Starting with the line that contains "Looking at spider" and going on through the line that contains "What spacing exists", rewrite those lines with "distance" substituted for "spacing" and everything else left unchanged.

→ **RECORDS TO PROCESS**

┌──

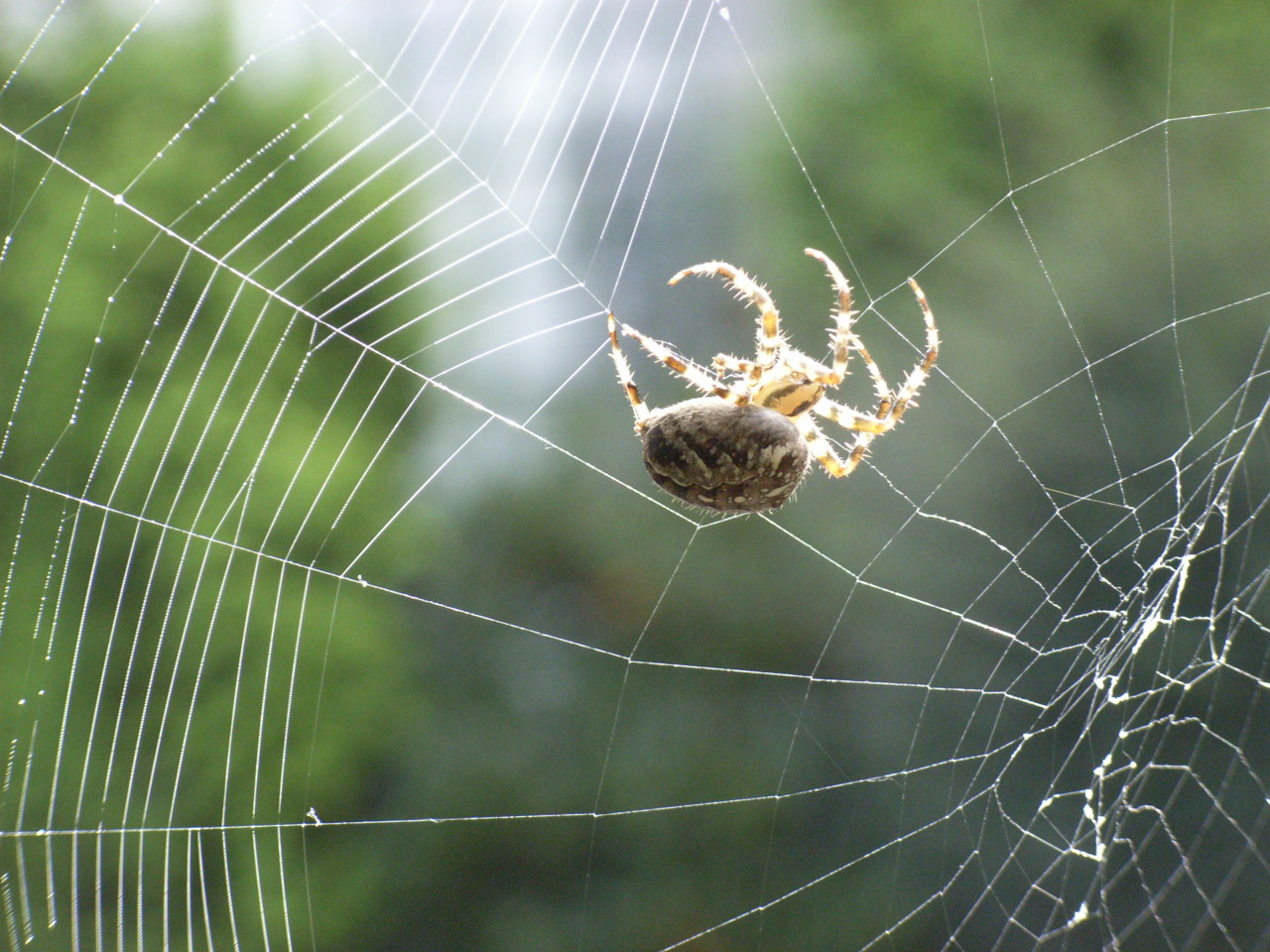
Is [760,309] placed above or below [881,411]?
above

└──
┌──

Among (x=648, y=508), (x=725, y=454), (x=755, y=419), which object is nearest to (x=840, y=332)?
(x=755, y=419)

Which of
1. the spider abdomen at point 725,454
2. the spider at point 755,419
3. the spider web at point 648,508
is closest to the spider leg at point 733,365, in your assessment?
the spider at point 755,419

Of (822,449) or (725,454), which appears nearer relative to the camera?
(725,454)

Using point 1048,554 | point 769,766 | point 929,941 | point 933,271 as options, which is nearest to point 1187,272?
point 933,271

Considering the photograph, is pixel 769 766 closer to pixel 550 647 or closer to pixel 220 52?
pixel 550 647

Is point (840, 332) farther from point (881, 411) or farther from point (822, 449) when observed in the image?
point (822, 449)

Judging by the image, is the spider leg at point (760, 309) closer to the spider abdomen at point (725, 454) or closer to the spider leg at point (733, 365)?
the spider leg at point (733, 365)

└──
┌──

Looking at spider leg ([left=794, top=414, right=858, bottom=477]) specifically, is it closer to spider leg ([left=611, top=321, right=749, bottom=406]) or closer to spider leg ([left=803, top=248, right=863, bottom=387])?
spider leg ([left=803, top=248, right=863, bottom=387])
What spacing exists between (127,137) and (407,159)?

└──

→ **SOLVED PROBLEM**
Looking at spider leg ([left=794, top=414, right=858, bottom=477]) specifically, is it closer to spider leg ([left=611, top=321, right=749, bottom=406]) or closer to spider leg ([left=803, top=248, right=863, bottom=387])?
spider leg ([left=803, top=248, right=863, bottom=387])
What distance exists between (127,137) and (407,159)?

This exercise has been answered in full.